Gonna, wanna, gotta....

Christmas coasters begun months ago, finally finished in time for the holiday.

Having spent the morning formatting a manuscript into what will be uploaded as a published novel, I have scrolled through that story a few times, adding page breaks between chapters, centering chapter headers and making the font large as well as bold. I added the title and end pages, and for now have included the first chapter of my next book, we'll see if I'm brave enough to release that into the wild, lol! Then there's the scan where I'm looking for any extraneous misspelled words, underlined in Word's red squiggle. Plenty of gonna's, wanna's, gotta's, lotta's, dunno's.... But fortunately nothing other than those colloquial uses within dialogue. Lots of them to be sure, plus a horde of then underlined in green. Word suggests and then instead of my preferred solo then. I don't bother changing that trove of alleged errors. Anything underlined in blue gets investigated, (and) then the whole enchilada is saved, stuck on a flash drive, and in a week I'll pull it out again, tweaking the Liner Notes at the end.

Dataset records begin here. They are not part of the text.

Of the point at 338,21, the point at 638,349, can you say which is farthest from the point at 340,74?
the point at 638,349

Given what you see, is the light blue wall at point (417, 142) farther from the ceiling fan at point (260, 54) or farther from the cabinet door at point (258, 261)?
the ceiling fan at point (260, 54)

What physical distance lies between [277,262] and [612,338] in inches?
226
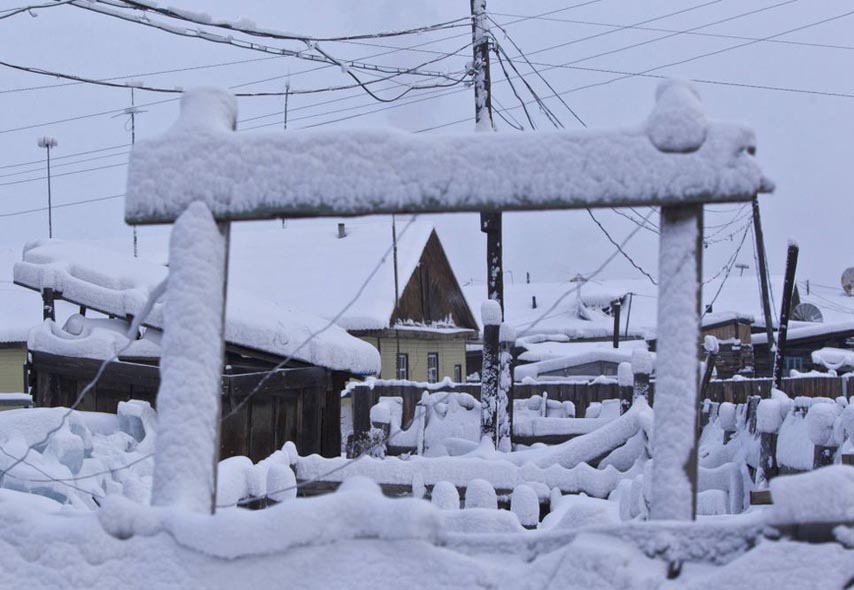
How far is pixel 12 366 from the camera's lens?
922 inches

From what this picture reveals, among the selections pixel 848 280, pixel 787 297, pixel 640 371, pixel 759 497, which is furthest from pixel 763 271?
pixel 848 280

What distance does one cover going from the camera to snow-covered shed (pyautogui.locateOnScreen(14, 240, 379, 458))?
34.4 feet

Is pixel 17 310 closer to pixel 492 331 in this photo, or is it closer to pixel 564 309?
pixel 492 331

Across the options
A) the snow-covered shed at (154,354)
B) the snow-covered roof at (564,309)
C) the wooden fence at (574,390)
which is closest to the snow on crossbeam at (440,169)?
the snow-covered shed at (154,354)

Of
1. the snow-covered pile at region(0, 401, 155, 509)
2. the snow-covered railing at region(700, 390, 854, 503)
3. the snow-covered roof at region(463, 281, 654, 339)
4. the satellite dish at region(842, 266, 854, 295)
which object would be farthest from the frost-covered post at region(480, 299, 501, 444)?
the satellite dish at region(842, 266, 854, 295)

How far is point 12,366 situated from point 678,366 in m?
24.1

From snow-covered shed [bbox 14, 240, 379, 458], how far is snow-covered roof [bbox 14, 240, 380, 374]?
0.01 meters

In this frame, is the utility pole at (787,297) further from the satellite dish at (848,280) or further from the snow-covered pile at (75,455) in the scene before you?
the satellite dish at (848,280)

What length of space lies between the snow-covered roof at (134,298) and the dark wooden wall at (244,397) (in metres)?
0.40

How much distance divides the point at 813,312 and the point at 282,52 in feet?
127

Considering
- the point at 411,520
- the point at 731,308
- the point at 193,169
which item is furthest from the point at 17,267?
the point at 731,308

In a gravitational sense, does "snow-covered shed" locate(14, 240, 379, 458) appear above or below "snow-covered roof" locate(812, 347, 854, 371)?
above

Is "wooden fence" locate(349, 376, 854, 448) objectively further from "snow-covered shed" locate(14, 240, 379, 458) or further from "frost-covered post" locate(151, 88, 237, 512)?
"frost-covered post" locate(151, 88, 237, 512)

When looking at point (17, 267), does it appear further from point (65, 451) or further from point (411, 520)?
point (411, 520)
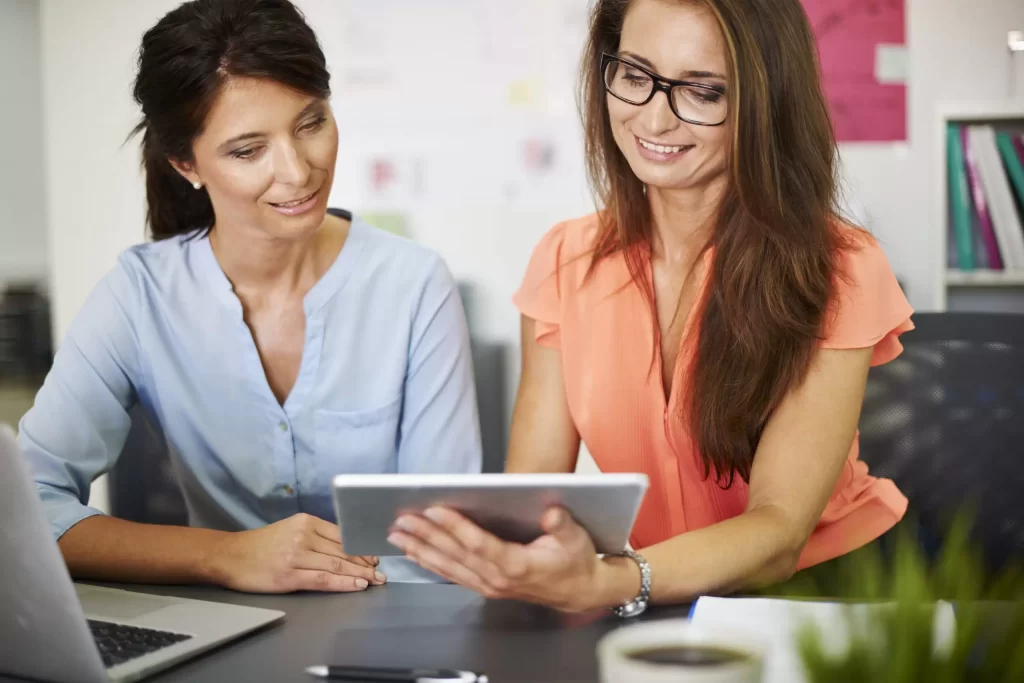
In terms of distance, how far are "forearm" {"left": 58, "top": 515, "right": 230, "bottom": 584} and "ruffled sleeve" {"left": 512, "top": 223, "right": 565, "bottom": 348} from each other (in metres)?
0.52

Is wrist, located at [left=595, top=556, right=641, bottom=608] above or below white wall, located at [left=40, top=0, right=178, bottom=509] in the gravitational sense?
below

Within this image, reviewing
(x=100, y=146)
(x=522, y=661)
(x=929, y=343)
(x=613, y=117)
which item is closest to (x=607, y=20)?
(x=613, y=117)

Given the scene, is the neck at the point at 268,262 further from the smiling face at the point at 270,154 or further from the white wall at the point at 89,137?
the white wall at the point at 89,137

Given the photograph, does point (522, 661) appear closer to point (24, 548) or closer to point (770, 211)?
point (24, 548)

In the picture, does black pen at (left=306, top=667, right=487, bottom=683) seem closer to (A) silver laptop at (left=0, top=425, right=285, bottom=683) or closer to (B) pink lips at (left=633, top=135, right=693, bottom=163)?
(A) silver laptop at (left=0, top=425, right=285, bottom=683)

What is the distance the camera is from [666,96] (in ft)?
4.21

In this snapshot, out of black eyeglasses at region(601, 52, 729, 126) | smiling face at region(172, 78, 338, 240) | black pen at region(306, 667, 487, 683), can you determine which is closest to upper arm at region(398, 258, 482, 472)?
smiling face at region(172, 78, 338, 240)

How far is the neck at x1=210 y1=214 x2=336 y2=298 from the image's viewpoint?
1570mm

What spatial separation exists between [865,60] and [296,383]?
1.97 meters

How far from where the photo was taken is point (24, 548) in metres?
0.75

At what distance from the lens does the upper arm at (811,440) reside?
3.96ft

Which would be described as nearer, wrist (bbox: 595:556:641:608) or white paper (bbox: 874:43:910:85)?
A: wrist (bbox: 595:556:641:608)

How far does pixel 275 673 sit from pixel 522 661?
20 centimetres

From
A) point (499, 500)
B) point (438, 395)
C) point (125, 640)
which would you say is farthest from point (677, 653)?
point (438, 395)
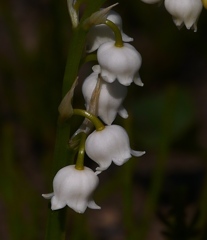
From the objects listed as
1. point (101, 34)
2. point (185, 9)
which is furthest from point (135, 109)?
point (185, 9)

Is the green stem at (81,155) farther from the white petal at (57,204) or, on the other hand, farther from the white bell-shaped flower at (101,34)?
the white bell-shaped flower at (101,34)

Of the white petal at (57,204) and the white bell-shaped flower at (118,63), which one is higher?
the white bell-shaped flower at (118,63)

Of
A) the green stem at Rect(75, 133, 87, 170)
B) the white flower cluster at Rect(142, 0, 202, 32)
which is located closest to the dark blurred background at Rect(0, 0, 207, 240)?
the green stem at Rect(75, 133, 87, 170)

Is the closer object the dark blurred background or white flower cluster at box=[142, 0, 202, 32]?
white flower cluster at box=[142, 0, 202, 32]

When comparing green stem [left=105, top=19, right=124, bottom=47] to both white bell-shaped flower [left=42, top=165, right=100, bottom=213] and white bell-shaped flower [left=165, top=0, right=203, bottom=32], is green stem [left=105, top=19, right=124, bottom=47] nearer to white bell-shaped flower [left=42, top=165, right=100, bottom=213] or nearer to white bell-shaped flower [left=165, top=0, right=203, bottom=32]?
white bell-shaped flower [left=165, top=0, right=203, bottom=32]

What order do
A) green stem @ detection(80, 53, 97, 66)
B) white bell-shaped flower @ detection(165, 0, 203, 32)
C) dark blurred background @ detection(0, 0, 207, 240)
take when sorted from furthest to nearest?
1. dark blurred background @ detection(0, 0, 207, 240)
2. green stem @ detection(80, 53, 97, 66)
3. white bell-shaped flower @ detection(165, 0, 203, 32)

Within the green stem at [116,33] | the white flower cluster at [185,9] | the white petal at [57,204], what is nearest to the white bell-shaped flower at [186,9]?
the white flower cluster at [185,9]

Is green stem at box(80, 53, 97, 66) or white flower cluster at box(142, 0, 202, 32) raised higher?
white flower cluster at box(142, 0, 202, 32)
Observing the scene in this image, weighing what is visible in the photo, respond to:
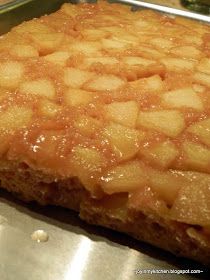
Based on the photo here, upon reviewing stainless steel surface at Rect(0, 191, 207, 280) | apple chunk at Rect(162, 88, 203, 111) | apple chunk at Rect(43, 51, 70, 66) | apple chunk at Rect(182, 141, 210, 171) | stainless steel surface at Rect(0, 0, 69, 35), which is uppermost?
apple chunk at Rect(162, 88, 203, 111)

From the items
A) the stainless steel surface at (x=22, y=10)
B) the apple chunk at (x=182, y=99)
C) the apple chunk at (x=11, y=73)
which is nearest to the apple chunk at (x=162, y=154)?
the apple chunk at (x=182, y=99)

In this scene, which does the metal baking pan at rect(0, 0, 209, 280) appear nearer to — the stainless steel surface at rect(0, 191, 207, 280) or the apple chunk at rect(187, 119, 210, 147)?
the stainless steel surface at rect(0, 191, 207, 280)

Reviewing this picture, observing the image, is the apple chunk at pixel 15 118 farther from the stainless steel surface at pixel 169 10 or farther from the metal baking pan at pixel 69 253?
the stainless steel surface at pixel 169 10

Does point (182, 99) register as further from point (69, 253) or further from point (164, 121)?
point (69, 253)

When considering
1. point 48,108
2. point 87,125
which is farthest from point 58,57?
point 87,125

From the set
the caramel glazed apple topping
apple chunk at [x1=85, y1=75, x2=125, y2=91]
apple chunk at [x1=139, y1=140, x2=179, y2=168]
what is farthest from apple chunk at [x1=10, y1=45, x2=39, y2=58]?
apple chunk at [x1=139, y1=140, x2=179, y2=168]

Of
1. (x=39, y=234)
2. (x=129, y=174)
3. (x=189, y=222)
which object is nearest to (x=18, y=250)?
(x=39, y=234)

Thus is how I prep a manuscript for release, altering a document long considered as an under construction draft into a final version. These three novels were originally written in Open Office, but after my Ubuntu machine died, revisions took place on my Windows machine. The first two books uploaded just fine, and I'm hoping That Which Can Be Remembered does the same. Open Office didn't alert me to the gonna's and wanna's, nor did it point out grammatical mistakes. I enjoyed using it, yet I also appreciate the finer points Word possesses when it comes to spelling and grammar. I don't like how cranky Word gets because I'm using an old version of it, ahem, but beggars can't be choosers.

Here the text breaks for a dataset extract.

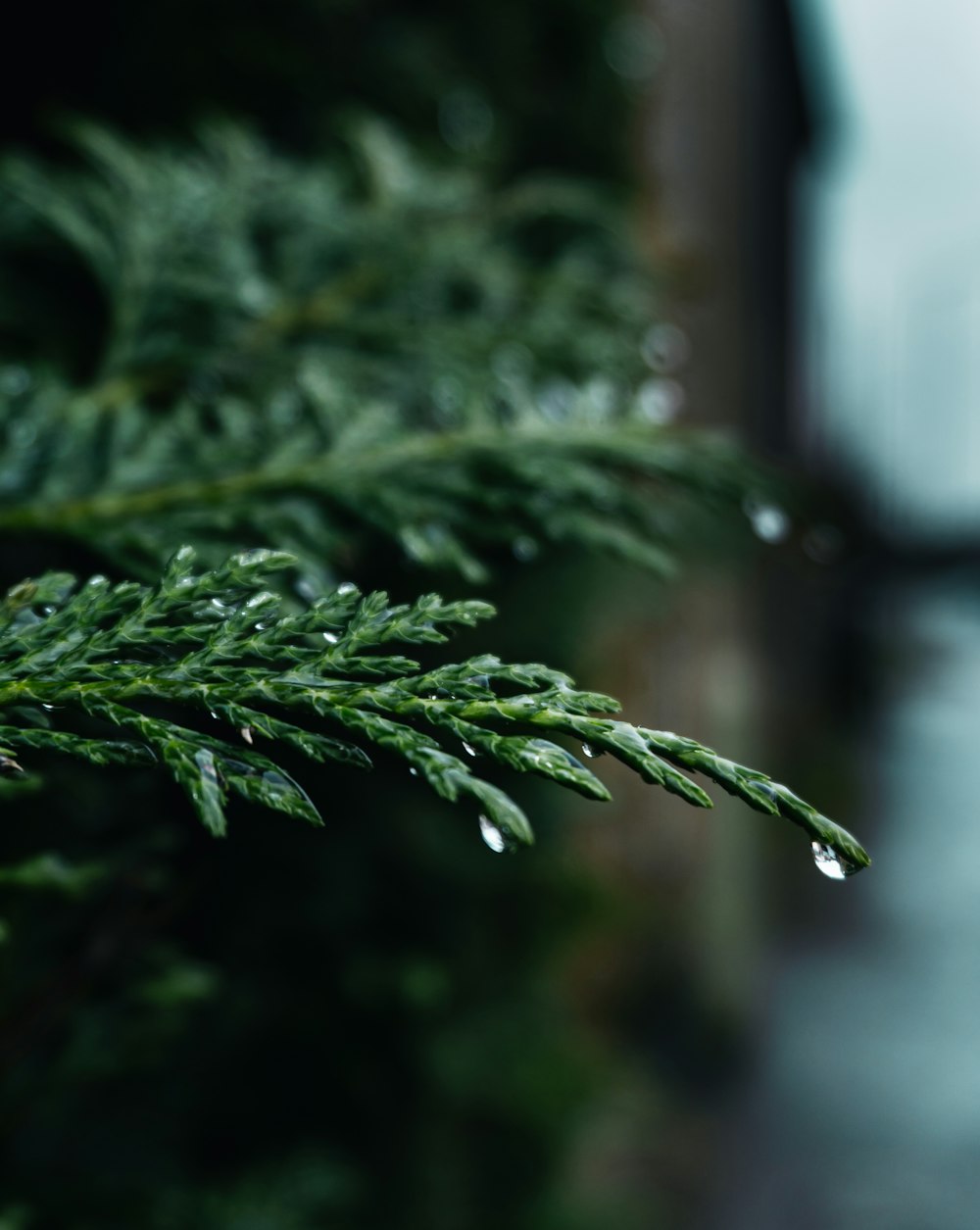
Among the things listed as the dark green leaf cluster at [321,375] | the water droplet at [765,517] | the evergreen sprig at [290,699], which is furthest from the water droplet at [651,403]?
the evergreen sprig at [290,699]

We're heading out of town at the end of the week to spend time with our eldest and celebrate some birthdays in that family. I had wanted to get this novel in a formatted state before our trip, and am pretty pleased to have made so much progress. December might seem a strange time to release a book, plenty of other items on the docket, yet I like the idea of ending the year with a new story for readers to enjoy during the holidays, as well as the finishing touch to another twelve months of my life as an author. Assuming I include the first chapter of my next book, I'm sort of committing to writing its sequel, ha ha, which theoretically sets up my first fiction project for 2023. When I get home from our travels, I'll sit down with that draft, then decide how committed to it I truly am. Thank goodness there are a few days between when we return and the release of TWCBR.

Perhaps that sounds a bit flaky, but I know better than to overthink things. I wanna write that story, but I gotta feel good about it. It's gonna be one of those kinda things that, oh I dunno, really grabs me. Maybe it has, perhaps I'm fooling myself. But if nothing else, That Which Can Be Remembered is in the homestretch, and in ten days you can claim your copy on Smashwords, hehehe!